Я счел нужным предупредить вас об этом. Господин маркиз здесь, возле меня; я лишь передаю его собственные слова. А теперь не шумите и слушайте, что я вам скажу дальше.

Не забывайте того, что война, которую вы ведете против нас, -- война несправедливая. Мы, мирные обитатели нашей провинции, сражаемся честно; мы люди простые и бесхитростные; мы живем по-божески и никого не трогаем. На нас напала республика, она потревожила нас в наших селениях, она сожгла наши дома и жатвы, разрушила наши фермы, и наши жены и дети вынуждены были босиком бродить по лесам, когда еще не наступала весна.

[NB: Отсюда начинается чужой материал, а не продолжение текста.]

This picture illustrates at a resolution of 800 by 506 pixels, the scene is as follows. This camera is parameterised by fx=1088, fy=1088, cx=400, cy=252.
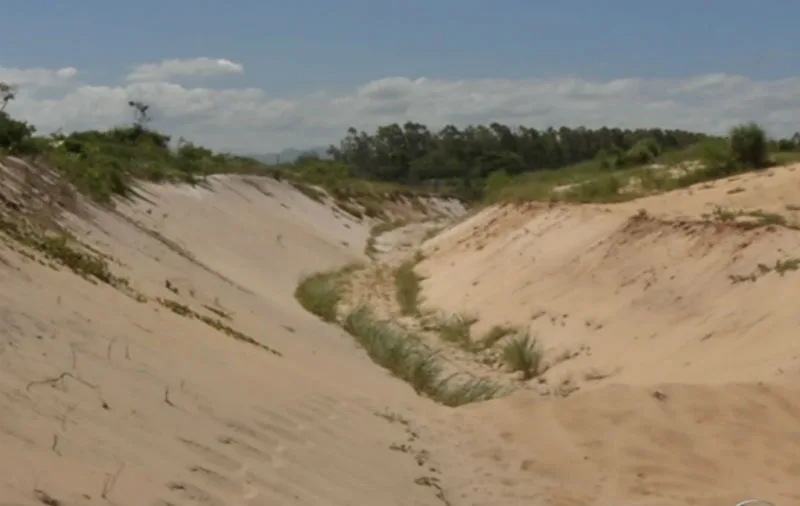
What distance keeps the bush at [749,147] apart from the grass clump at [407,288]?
8416 millimetres

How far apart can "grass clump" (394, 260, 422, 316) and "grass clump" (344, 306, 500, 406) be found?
192cm

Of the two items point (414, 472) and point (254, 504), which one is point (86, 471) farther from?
point (414, 472)

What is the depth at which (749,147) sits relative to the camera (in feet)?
86.6

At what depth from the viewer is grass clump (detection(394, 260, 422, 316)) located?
2131cm

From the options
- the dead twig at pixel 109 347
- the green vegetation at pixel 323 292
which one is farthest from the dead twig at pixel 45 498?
the green vegetation at pixel 323 292

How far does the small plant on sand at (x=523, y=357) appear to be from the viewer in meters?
14.0

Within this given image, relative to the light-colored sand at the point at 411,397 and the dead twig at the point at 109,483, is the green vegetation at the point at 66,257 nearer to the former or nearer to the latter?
the light-colored sand at the point at 411,397

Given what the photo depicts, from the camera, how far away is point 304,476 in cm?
692

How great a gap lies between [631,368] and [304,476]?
688cm

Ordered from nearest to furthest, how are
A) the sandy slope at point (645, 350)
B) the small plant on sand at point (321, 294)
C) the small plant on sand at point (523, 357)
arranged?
1. the sandy slope at point (645, 350)
2. the small plant on sand at point (523, 357)
3. the small plant on sand at point (321, 294)

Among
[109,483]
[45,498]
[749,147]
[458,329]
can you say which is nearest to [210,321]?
[458,329]

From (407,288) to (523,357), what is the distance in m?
10.0

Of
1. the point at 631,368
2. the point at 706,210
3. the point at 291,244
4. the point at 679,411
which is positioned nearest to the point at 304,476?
the point at 679,411

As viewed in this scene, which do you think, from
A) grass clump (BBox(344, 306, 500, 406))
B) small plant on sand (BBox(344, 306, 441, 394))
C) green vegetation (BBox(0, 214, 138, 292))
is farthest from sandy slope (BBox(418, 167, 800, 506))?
green vegetation (BBox(0, 214, 138, 292))
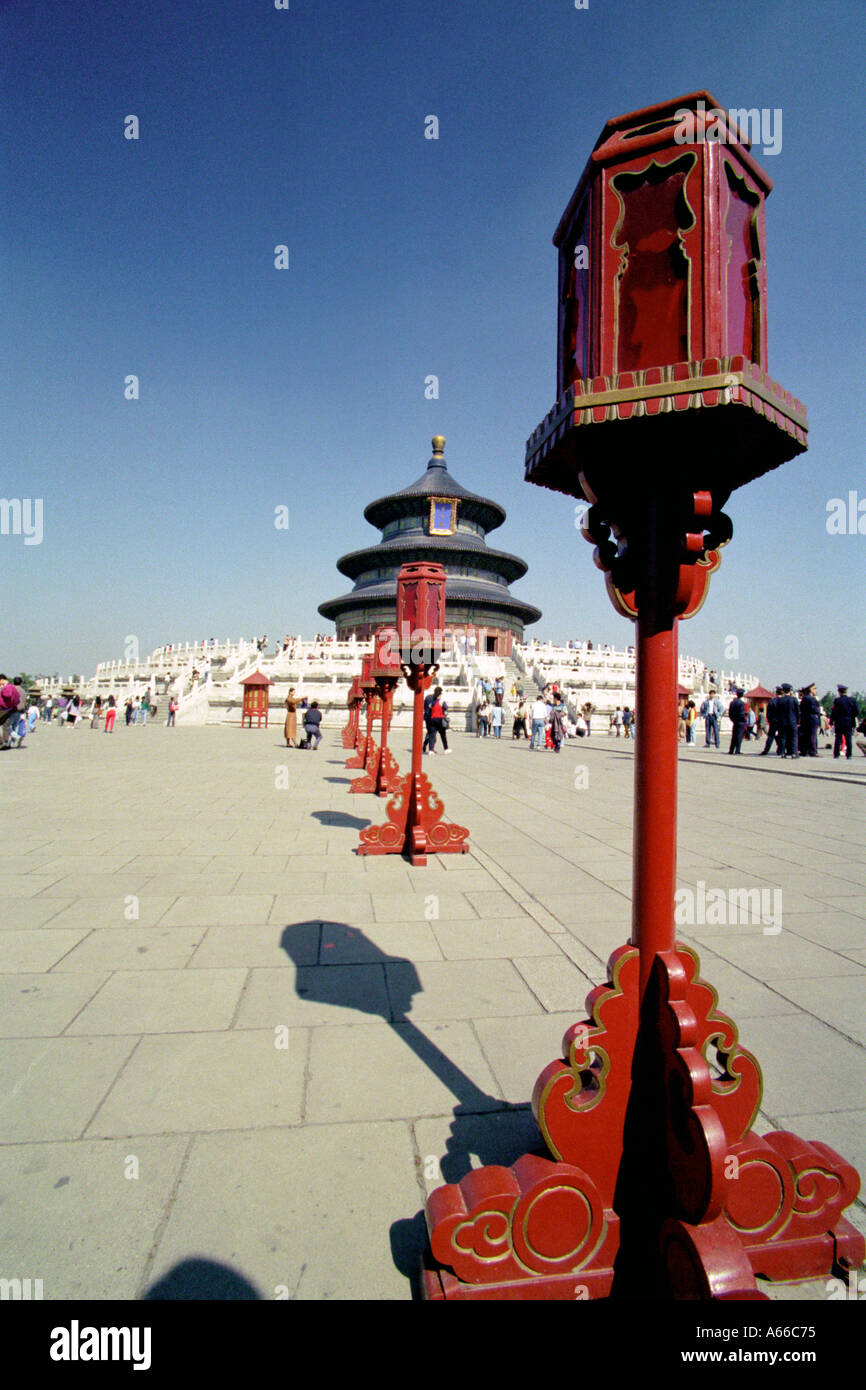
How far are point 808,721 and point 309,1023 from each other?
17377 millimetres

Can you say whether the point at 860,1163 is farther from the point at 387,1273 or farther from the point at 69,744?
the point at 69,744

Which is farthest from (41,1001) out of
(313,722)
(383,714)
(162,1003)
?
(313,722)

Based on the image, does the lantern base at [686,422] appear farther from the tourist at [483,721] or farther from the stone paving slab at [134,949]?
the tourist at [483,721]

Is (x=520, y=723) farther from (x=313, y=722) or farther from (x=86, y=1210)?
(x=86, y=1210)

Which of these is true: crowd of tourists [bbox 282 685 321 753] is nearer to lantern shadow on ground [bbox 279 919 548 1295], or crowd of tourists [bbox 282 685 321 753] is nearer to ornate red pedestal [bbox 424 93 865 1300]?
lantern shadow on ground [bbox 279 919 548 1295]

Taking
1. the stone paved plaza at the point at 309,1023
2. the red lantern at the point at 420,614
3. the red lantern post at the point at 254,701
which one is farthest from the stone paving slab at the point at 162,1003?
the red lantern post at the point at 254,701

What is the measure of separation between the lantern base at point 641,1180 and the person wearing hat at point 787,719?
16.0 meters

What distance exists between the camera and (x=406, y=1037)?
9.30 feet

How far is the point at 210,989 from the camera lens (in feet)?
10.8

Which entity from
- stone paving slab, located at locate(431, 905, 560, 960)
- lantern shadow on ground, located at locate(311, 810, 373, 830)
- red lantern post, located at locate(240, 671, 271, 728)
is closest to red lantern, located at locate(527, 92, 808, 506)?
stone paving slab, located at locate(431, 905, 560, 960)

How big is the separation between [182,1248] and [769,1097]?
6.50ft

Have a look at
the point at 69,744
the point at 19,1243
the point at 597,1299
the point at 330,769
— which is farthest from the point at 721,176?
the point at 69,744

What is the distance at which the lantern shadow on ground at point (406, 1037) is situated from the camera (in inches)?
78.9

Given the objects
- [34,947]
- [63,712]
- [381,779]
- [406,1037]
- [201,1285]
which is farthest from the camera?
[63,712]
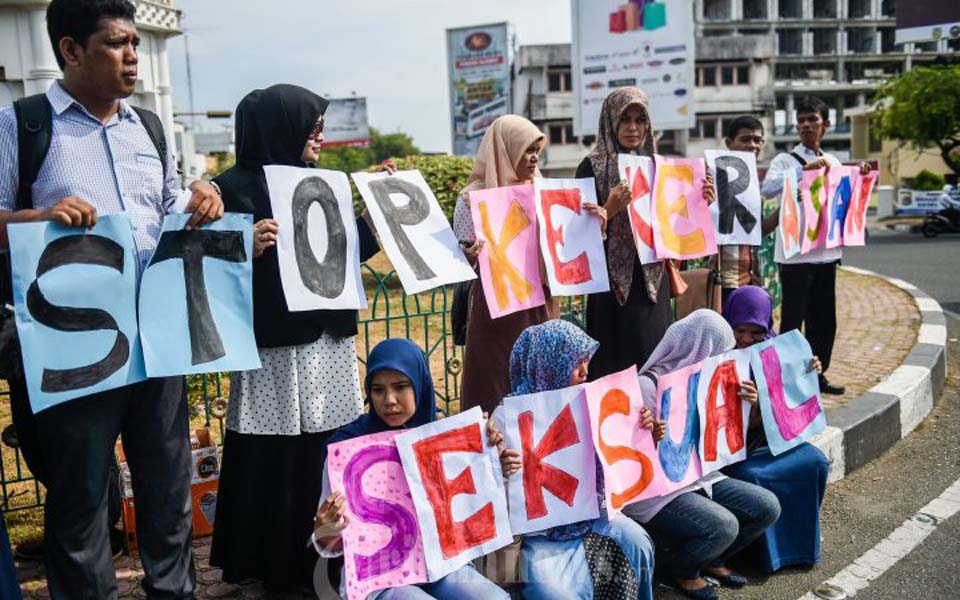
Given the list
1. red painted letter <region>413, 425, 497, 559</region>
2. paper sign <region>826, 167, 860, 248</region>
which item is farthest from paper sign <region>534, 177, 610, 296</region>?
paper sign <region>826, 167, 860, 248</region>

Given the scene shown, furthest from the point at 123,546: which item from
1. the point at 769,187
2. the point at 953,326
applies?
the point at 953,326

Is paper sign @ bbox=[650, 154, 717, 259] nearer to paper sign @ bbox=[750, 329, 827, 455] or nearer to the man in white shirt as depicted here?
paper sign @ bbox=[750, 329, 827, 455]

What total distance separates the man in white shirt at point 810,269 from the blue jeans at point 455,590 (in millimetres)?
3100

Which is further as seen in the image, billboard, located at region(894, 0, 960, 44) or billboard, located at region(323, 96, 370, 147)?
billboard, located at region(323, 96, 370, 147)

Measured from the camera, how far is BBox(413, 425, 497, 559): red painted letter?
2.61 metres

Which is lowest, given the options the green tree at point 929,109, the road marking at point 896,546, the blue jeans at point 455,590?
the road marking at point 896,546

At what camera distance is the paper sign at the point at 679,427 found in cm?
315

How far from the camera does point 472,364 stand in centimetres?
357

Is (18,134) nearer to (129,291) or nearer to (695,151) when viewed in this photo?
(129,291)

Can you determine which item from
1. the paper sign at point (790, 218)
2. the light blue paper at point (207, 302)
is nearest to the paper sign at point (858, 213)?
the paper sign at point (790, 218)

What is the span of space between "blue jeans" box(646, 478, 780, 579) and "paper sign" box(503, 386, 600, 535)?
Answer: 403mm

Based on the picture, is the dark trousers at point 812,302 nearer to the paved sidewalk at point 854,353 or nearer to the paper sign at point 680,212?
the paved sidewalk at point 854,353

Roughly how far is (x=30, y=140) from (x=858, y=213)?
4.86 m

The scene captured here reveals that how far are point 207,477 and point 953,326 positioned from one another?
739 centimetres
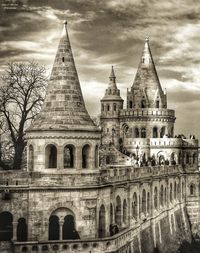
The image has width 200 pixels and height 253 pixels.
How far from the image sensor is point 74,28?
1017 inches

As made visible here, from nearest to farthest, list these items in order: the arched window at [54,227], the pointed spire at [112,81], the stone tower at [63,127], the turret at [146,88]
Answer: the stone tower at [63,127] → the arched window at [54,227] → the pointed spire at [112,81] → the turret at [146,88]

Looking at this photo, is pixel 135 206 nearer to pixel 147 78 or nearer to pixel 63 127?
pixel 63 127

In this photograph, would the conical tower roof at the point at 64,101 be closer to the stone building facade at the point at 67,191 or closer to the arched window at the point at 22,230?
the stone building facade at the point at 67,191

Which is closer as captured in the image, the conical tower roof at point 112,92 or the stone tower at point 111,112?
the conical tower roof at point 112,92

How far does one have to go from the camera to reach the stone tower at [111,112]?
154ft

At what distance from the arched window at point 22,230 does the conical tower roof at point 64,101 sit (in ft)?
12.7

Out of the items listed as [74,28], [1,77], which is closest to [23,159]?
[1,77]

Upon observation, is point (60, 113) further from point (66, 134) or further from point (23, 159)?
point (23, 159)

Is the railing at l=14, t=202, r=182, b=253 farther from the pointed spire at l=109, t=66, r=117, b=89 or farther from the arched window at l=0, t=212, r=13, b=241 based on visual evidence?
the pointed spire at l=109, t=66, r=117, b=89

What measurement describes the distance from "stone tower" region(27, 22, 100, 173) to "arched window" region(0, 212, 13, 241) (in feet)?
8.36

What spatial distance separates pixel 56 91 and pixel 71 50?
1.98 meters

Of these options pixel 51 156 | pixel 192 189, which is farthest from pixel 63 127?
pixel 192 189

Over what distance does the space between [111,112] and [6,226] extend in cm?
2406

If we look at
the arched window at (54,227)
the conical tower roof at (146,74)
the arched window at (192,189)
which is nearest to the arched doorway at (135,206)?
the arched window at (54,227)
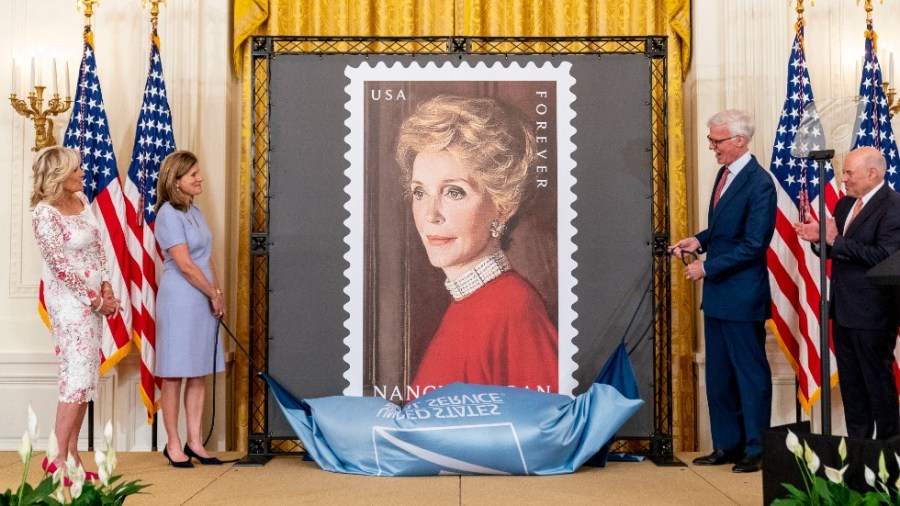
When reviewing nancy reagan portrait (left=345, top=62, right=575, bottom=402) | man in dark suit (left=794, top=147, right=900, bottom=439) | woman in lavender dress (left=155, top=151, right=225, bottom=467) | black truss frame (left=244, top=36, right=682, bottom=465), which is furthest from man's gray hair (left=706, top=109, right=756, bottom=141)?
woman in lavender dress (left=155, top=151, right=225, bottom=467)

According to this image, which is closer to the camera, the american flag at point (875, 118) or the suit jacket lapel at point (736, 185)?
the suit jacket lapel at point (736, 185)

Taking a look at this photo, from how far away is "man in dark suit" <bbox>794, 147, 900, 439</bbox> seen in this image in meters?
4.02

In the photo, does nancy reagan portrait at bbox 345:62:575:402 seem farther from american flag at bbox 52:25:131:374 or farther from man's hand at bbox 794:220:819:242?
american flag at bbox 52:25:131:374

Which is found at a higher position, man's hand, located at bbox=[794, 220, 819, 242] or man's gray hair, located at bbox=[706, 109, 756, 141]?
man's gray hair, located at bbox=[706, 109, 756, 141]

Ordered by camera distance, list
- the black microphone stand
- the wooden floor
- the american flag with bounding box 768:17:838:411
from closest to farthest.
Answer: the black microphone stand → the wooden floor → the american flag with bounding box 768:17:838:411

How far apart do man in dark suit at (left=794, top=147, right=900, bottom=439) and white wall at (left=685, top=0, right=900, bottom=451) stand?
101 centimetres

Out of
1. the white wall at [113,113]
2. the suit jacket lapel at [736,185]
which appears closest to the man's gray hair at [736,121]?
the suit jacket lapel at [736,185]

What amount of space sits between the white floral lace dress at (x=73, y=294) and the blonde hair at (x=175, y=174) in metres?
0.56

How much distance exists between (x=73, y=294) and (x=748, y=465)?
3.08m

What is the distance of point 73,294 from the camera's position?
156 inches

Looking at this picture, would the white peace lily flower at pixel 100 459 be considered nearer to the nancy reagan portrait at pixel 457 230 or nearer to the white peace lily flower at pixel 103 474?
the white peace lily flower at pixel 103 474

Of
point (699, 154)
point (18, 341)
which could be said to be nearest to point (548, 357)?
point (699, 154)

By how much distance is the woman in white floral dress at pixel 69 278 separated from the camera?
390 centimetres

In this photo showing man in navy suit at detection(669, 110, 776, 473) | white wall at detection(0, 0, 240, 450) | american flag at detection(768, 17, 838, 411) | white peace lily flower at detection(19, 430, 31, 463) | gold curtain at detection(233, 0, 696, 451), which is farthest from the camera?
gold curtain at detection(233, 0, 696, 451)
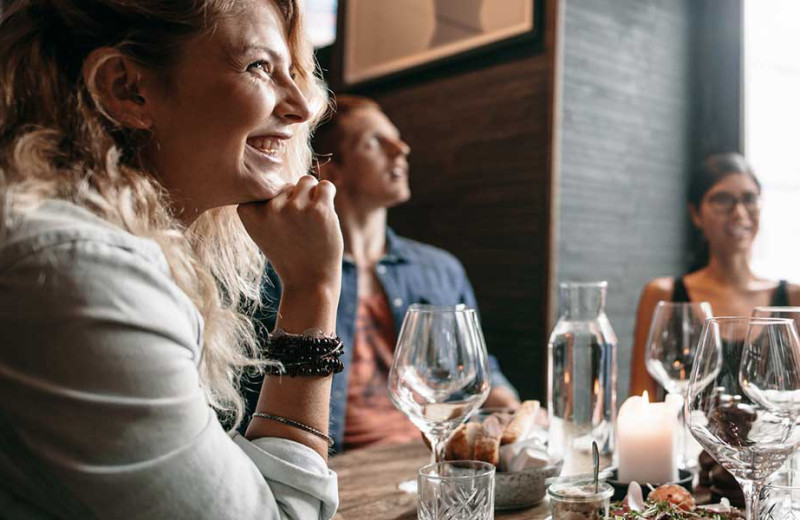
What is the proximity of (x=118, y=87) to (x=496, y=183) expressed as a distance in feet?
7.25

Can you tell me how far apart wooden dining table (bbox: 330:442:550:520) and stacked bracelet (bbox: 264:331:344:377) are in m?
0.22

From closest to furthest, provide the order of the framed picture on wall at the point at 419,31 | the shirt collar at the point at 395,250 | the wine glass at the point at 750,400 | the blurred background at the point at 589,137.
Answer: the wine glass at the point at 750,400, the shirt collar at the point at 395,250, the blurred background at the point at 589,137, the framed picture on wall at the point at 419,31

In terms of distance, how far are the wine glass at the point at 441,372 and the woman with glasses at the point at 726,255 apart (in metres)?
1.51

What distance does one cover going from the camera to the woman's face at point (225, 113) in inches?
35.6

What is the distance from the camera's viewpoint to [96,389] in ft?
2.03

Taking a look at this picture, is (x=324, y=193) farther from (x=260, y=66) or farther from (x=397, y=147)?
(x=397, y=147)

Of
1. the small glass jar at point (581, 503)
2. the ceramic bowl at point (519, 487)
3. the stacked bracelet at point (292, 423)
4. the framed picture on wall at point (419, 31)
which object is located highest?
the framed picture on wall at point (419, 31)

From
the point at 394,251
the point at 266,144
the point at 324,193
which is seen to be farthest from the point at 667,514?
the point at 394,251

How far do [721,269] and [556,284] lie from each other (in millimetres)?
571

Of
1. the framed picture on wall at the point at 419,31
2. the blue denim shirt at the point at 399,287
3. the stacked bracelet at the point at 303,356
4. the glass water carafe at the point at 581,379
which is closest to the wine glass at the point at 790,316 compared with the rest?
the glass water carafe at the point at 581,379

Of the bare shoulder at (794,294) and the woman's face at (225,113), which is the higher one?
the woman's face at (225,113)

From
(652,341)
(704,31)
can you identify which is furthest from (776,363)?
(704,31)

Вы, слушающие меня, вы, точно зверей, преследовали нас в лесу и теперь осаждаете нас в этой башне; вы убили или разогнали тех, кто присоединился к нам; вы имеете при себе артиллерию; вы присоединили к вашему отряду гарнизоны Мортена, Барантона, Тельеля, Ландови, Эврана, Тентениака и Витрэ, так что теперь вас всех, нападающих на нас, здесь не менее четырех с половиной тысяч человек, а нас, защищающихся, здесь всего девятнадцать. Но у нас достаточно съестных и военных припасов.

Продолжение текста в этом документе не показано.